When Rabbi Kestenbaum first began his herculean efforts to restore the cemeteries with Congressman Fred Richmond some 35 years ago. With the Rabbi’s conviction he later convinced Congressman Steve Solarz who was representing the bulk of the Jewish community including Williamsburg, Boro Park and Flatbush to project & preserve Jewish cemeteries and religious sites abroad. Rabbi Shlomo Braun was at that time the Community representative and Mike Lewan was the chief of staff to Congressman Steven Solarz.
At the event, Mr. Lewan described the persistence how Rabbi Kestenbaum managed to convince Senator Kennedy to have the bill introduced in the Senate. “I remember as if it were this morning, Solarz and Rabbi Kestenbaum and I walking over from the House side to this very building to meet with Senator Kennedy to convince him.” Lewan related that Solarz instructed Rabbi Kestenbaum, whose English was less than perfect, to remain silent while he spoke to Senator Kennedy, but his impassioned pleas failed to elicit the desired response from Kennedy. “I guess I could say that Kennedy was interested but not convinced,” said Lewan. http://www.vosizneias.com/206797/2015/06/19/washington-chasidic-jew-instrumental-in-preserving-european-cemeteries-honored-by-members-of-congress/
As the trio rose, Rabbi Kestenbaum took note of the many pictures of the Kennedy family that adorned the Senator’s walls and despite Solarz’s admonitions, addressed Kennedy himself.
“Just yesterday I visited Arlington cemetery and saw the magnificent graves of your brothers who are great American heroes and deserve the honor,” said Rabbi Kestenbaum. “Don’t all G-d’s children deserve the same honor?”
Those words moved Kennedy who agreed to sponsor the bill, which was signed into law by President Ronald Reagan in 1985 who appointed Rabbi Kestenbaum as deputy chairman of the committee.
Rabbi Kestenbaum’s efforts resulted in the drafting of a bill that would maintain these sites as a service to millions of American immigrants, giving them the ability to visit the graves of family members and connect with their ancestral roots.
Louis Kestenbaum, who continues his father’s legacy and recently restored and preserved two Jewish cemeteries in Poland and the Ukraine and is currently pursuing the restoration of a Jewish cemetery in Czechoslovakia, accepted a plaque honoring both his work and that of his father to preserve American heritage abroad.
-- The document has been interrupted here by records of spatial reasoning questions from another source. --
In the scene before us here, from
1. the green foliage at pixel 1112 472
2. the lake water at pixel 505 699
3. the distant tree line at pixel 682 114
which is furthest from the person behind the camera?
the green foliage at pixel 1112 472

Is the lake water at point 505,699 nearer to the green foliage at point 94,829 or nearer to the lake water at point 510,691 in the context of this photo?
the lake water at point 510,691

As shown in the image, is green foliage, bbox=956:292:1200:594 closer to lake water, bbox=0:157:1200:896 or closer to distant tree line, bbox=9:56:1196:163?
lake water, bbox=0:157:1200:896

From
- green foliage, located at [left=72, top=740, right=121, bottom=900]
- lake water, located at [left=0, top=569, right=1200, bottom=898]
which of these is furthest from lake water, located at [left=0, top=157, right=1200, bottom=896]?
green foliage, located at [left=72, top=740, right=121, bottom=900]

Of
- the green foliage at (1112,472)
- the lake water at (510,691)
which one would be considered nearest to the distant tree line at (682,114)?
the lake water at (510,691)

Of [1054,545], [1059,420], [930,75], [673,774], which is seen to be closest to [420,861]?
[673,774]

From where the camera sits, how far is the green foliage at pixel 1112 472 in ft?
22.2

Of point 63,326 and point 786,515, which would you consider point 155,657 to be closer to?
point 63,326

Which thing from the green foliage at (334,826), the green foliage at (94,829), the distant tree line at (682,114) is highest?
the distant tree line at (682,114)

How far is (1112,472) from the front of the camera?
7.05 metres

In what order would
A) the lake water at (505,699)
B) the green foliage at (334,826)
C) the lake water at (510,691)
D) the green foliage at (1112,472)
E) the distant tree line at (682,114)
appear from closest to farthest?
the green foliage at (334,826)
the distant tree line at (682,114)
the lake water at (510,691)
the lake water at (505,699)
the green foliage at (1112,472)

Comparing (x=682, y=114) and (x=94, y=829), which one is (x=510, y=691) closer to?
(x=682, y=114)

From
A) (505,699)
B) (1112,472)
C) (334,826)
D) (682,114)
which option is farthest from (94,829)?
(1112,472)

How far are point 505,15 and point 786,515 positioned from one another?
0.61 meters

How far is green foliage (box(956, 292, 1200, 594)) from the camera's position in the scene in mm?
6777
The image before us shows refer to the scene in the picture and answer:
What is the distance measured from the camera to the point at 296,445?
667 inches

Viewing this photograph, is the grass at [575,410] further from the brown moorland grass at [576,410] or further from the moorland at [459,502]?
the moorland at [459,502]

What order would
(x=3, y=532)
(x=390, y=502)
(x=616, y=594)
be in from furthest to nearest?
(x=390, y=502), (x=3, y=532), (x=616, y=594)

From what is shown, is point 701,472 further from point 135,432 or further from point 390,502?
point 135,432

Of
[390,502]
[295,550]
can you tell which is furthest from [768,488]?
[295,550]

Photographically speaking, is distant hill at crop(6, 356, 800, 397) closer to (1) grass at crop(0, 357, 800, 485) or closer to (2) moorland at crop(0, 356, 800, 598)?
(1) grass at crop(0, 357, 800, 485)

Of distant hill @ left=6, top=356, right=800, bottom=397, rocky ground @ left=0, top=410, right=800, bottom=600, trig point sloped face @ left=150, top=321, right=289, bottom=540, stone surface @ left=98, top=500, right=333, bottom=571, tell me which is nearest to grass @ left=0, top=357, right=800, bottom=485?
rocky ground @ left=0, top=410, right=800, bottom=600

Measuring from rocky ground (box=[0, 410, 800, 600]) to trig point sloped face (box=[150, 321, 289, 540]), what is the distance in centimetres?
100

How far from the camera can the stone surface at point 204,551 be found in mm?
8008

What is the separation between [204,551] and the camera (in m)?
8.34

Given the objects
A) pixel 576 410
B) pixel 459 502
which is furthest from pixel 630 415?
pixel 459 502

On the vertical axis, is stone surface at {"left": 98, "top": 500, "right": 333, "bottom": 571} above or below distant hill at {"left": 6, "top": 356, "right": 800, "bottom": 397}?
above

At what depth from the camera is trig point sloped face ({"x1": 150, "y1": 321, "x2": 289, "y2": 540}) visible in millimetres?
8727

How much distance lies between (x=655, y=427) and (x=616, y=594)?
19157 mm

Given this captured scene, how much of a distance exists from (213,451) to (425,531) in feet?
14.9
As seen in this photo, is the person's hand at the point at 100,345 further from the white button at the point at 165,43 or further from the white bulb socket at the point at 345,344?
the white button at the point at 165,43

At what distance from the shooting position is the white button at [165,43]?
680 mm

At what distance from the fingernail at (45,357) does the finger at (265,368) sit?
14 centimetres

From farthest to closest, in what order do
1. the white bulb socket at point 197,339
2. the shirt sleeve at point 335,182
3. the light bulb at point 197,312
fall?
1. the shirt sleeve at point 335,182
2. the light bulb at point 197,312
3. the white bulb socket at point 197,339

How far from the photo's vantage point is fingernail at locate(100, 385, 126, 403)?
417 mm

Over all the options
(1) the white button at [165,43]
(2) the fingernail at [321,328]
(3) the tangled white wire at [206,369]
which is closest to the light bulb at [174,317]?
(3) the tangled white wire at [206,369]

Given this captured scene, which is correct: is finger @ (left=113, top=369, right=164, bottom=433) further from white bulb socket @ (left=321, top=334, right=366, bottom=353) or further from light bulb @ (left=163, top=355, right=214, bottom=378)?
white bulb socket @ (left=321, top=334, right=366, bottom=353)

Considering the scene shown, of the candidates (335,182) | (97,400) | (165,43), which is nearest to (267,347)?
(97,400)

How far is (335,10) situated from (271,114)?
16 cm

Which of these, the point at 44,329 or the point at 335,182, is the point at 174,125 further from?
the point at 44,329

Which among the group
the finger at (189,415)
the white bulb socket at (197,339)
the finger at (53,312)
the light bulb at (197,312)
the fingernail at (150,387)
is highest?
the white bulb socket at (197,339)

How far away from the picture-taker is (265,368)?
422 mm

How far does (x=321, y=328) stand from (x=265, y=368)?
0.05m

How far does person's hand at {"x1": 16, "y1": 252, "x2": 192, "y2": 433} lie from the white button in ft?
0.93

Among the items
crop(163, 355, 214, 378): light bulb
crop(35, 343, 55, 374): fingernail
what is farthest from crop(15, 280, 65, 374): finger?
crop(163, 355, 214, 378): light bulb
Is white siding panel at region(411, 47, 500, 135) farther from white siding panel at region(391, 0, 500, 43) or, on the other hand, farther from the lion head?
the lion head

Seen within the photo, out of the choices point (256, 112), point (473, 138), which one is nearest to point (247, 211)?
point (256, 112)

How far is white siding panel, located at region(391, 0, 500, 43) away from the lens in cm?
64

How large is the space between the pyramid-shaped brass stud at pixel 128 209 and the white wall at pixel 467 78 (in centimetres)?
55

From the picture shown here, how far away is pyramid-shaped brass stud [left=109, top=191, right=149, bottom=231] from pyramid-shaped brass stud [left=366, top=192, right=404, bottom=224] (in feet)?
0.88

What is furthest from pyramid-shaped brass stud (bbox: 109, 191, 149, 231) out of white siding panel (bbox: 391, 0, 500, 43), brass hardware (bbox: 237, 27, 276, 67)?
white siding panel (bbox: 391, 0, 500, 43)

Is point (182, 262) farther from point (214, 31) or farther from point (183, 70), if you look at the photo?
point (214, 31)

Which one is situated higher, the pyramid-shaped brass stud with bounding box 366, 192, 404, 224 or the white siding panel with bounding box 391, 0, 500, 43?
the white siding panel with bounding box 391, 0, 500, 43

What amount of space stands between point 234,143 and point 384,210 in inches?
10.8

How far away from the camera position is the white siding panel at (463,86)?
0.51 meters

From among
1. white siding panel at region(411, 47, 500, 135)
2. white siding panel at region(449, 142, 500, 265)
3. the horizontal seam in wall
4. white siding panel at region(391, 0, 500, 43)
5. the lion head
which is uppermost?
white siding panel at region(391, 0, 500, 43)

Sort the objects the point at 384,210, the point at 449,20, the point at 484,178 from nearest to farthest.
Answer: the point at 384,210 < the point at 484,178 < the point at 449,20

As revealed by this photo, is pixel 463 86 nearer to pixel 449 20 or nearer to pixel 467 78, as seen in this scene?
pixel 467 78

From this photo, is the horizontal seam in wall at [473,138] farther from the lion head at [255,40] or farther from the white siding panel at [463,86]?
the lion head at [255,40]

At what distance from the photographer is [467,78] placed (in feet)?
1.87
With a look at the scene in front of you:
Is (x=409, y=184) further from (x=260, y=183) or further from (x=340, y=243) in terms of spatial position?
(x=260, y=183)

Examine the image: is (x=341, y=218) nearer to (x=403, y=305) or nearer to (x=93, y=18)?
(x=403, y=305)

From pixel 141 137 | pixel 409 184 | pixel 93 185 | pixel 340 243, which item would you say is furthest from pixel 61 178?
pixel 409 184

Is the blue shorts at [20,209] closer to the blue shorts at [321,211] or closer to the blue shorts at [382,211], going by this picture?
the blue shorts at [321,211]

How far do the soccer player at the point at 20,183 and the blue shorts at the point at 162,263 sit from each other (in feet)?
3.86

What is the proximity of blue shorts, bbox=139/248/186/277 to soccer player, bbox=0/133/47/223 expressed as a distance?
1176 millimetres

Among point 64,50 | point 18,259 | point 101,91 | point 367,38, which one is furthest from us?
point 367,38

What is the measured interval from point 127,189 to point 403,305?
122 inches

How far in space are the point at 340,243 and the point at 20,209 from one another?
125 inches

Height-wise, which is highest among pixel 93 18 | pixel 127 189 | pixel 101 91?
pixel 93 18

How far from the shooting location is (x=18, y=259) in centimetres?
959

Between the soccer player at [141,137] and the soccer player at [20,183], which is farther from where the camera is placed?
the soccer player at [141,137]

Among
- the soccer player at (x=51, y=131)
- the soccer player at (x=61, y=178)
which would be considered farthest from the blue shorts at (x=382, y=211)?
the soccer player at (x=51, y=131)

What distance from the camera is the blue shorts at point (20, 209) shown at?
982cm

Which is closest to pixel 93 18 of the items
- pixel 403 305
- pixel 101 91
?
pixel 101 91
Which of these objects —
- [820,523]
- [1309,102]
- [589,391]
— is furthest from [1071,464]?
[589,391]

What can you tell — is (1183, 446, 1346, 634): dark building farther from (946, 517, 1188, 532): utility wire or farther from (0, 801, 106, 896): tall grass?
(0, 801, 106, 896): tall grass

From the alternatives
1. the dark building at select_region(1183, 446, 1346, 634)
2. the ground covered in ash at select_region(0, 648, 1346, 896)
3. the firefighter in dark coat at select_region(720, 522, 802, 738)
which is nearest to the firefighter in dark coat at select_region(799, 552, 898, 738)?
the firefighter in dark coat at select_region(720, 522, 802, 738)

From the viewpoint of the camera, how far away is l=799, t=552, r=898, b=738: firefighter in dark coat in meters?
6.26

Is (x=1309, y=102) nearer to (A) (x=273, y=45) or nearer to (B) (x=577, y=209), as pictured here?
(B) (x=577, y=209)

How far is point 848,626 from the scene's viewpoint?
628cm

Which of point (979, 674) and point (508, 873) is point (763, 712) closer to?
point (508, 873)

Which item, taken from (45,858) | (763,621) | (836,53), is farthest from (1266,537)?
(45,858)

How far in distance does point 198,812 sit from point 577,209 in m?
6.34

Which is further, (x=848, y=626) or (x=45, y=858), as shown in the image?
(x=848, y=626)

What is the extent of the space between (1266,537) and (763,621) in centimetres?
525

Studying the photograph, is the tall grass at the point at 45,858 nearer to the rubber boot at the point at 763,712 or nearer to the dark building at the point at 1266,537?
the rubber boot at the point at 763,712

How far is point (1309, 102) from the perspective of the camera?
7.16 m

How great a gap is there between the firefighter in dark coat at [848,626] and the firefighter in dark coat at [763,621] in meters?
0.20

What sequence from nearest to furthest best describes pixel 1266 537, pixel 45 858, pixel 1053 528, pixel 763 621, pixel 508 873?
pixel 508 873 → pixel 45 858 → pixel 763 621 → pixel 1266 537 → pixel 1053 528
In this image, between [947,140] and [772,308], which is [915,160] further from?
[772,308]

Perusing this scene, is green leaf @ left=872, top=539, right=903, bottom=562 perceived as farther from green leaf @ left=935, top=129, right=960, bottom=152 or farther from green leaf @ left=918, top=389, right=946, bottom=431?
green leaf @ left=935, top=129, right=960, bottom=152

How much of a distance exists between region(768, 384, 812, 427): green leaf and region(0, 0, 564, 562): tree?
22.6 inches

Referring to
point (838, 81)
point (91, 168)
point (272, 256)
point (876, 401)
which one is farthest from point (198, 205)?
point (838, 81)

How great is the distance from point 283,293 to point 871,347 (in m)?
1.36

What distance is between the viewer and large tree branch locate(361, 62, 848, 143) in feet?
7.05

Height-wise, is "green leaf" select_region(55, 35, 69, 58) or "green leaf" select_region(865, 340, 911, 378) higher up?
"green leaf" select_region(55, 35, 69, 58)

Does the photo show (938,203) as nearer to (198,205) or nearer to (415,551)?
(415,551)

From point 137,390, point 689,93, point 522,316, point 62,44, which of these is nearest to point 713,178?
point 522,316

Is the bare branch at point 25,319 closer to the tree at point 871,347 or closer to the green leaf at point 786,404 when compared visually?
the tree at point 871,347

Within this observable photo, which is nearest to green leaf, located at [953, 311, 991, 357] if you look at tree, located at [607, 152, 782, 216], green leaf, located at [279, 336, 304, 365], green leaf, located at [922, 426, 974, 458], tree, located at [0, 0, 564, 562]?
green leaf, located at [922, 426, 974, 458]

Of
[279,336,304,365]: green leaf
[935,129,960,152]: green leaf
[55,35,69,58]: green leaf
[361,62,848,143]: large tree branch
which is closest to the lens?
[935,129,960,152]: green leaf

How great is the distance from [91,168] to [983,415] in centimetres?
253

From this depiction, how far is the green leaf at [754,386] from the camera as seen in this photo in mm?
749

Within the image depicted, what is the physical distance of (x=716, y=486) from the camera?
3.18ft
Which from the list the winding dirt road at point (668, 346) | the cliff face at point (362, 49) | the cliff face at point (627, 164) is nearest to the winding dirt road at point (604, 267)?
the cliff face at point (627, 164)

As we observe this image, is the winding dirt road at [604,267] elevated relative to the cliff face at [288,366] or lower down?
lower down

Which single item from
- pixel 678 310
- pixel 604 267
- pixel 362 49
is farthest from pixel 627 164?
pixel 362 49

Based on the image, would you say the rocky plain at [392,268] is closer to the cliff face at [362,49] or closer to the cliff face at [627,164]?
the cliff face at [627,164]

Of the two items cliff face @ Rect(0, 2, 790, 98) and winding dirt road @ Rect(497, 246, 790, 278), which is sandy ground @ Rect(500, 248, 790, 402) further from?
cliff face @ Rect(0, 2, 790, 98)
To date Rabbi Kestenabum was instrumental in restoring over 50 cemeteries in Hungary, Poland, Romania, Russia, Czechoslovakia and Egypt
Louis Kestenbaum, son of Rabbi Zvi Kestenbaum shared with the audience how his father lost his entire family during World War II and felt that his life must have been spared to serve a particular purpose.
“There was nothing he could do to bring back the millions of lives that had been lost during the war, but their legacy, the cemeteries and holy places that had been destroyed this could be recovered, restored and preserved,” said Louis Kestenbaum. “He felt that it was his moral duty as a Jew to see that this was done.”